▶ [Task goal] Would you copy every line of the listing below that includes the word "rgba"?
───
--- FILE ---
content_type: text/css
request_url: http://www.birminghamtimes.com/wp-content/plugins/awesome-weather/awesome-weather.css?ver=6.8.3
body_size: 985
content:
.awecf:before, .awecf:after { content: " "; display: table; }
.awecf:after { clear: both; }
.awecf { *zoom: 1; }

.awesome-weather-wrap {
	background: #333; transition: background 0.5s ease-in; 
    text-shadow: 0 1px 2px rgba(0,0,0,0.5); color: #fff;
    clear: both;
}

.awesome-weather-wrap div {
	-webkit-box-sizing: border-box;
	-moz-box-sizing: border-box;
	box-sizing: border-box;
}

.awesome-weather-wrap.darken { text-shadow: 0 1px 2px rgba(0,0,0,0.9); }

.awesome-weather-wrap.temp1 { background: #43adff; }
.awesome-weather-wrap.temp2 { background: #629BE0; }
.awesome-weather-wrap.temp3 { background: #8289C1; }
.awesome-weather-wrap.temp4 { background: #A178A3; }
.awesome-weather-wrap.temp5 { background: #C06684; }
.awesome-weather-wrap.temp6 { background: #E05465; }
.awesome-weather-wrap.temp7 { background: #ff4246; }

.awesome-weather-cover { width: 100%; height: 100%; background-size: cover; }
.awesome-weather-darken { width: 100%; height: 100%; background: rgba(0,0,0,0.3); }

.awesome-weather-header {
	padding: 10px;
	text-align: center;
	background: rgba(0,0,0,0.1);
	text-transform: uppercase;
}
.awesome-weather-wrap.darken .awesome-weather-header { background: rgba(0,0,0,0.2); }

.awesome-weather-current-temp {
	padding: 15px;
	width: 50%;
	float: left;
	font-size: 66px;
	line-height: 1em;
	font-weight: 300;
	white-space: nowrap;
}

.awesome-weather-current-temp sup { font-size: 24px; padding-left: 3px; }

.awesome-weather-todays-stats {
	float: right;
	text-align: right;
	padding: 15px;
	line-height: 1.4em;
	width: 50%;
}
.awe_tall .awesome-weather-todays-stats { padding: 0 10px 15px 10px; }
───
▶ [Exercise response]
    text-shadow: 0 1px 2px rgba(0,0,0,0.5); color: #fff;
.awesome-weather-wrap.darken { text-shadow: 0 1px 2px rgba(0,0,0,0.9); }
.awesome-weather-darken { width: 100%; height: 100%; background: rgba(0,0,0,0.3); }
	background: rgba(0,0,0,0.1);
.awesome-weather-wrap.darken .awesome-weather-header { background: rgba(0,0,0,0.2); }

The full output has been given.